The Wingman
Beresford Square
Auckland Central
Ph: (09) 309 0071

If it had not been for the air quotes, I would have overlooked it. But air quotes are the limit.

At The Wingman for lunch, I asked the waitress whether the chicken that features in several dishes was free-range. She didn't know (minus half a star), but would ask (plus a quarter star).

She returned to tell me that the crispy chicken with Korean sauce wasn't free-range but the barbecue chicken was. How does that work, I wondered aloud. Perhaps because they were different cuts, she suggested. Minus two stars; for saying something really dumb.

I had the Caesar salad, a dish that tells you a lot about whether a kitchen has a handle on the basics. It was good, almost very good. The dressing was tangy, the anchovies and parmesan good-quality, the poached egg rolled to a perfect, prickable ovoid. The promised croutons were missing in action but the toasted sourdough - Wild Wheat, I think - was superb. Add a star, but then take half a star off for the soggy bacon.


Hold it! Bacon. Forgot to check. "Is the bacon free-range?" I asked. Was I "a free-range fan", she replied and did that little air-quote thing with her fingers.

I could have just said that I suppose I must be because I prefer the animals I eat not to have spent their entire lives in accommodation that made it impossible for them to turn around or even move. But I didn't. I just took off seven stars. For the air quotes. I also asked her to check with the kitchen about that bacon. At the time of writing, 26 hours later, she had not returned. If she does, she can have a star back. But only one.

Nothing daunted, I decided to return with the Professor for dinner. Though the place was almost empty, we had to virtually holler to get attention. Our table was cleared only when I, after staring at our dirty dishes for five minutes, stacked them all further down the long table. Nobody seemed to think this remarkable.

We wanted a small plate and a salad (together) and then a burger and a main dish (also together, but later). This quite bamboozled the waiter. I briefly considered a diagram even though his English was impeccable, but a lot of gesturing seemed to take care of it.

No luck. The word "later" got lost in the mix and all four dishes arrived at once. Worse, the main dish, braised calamari with spinach and saffron, was replaced by an entree of deep-fried tempura calamari. The waiter offered to replace it but I felt like crying and the Professor felt like going home so we tooled up and started eating.

The Professor would like to report that the vege burger (caramelised onion, brie, big mushrooms) was terrific. I wished I had ordered a burger, too, and I don't see why I didn't get one just because I had ordered a salad of steamed quinoa.

I will not go so far as to say the quinoa was couscous, since there are varieties of quinoa.
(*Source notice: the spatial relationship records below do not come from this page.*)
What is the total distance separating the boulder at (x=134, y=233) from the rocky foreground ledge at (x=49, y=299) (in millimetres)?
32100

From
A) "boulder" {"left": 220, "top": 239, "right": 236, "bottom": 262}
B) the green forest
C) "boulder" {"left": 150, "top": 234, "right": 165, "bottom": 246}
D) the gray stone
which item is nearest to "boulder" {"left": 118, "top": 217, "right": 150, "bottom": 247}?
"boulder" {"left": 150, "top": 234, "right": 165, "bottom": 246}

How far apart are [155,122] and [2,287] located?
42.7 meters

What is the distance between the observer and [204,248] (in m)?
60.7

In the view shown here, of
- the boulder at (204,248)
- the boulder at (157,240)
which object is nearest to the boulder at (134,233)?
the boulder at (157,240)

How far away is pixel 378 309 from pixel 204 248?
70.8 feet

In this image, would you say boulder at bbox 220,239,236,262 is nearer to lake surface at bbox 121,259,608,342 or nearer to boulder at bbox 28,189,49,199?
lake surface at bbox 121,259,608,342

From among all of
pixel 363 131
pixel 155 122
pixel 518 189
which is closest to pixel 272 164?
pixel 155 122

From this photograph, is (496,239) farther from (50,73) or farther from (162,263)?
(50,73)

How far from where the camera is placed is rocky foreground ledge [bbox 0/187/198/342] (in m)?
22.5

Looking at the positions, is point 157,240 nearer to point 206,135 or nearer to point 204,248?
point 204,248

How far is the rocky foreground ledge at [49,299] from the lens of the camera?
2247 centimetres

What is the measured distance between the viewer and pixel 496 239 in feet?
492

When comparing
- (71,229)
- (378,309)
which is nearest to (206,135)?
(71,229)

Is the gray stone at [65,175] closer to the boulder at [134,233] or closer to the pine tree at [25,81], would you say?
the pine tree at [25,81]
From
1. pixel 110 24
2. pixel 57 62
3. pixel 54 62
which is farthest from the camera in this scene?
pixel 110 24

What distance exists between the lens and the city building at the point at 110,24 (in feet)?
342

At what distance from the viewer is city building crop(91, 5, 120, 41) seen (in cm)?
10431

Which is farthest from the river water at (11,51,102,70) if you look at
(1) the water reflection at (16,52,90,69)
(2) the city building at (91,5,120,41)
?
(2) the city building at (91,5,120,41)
But it looked and tasted like couscous to me. It was also cold and cheerless and the "Turkish" touches - spices, feta, dates - were subtly deployed indeed.

Chef Dev Malik's CV takes in The Shed in Te Motu Vineyards on Waiheke Island and Herne Bay Local, so it's hard to understand how he could come up with such a god-awful dish as the feta "beignets". A beignet is made of deep-fried choux batter into which you can mixed blitzed ingredients - prawns, say, or berries. It is not a word for battered cubes of feta with chopped olives, beetroot and raisin. The word for that is "nightmare". A stodgy deep-fried horror that managed to be bland and busy at the same time.

In a triumph of hope over experience, we ordered bread and butter pudding. I know it is my professional duty to tell you what it was like, but, to be honest, there comes a time when even I tire of being unremittingly negative, so I will just say it was sweet and move on.

The strategic location, on the doorstep of what will be the K Rd station if the City Rail Loop happens, should ensure the long-term success of anything operating here.

But for now, it feels like a place where they are going through the motions.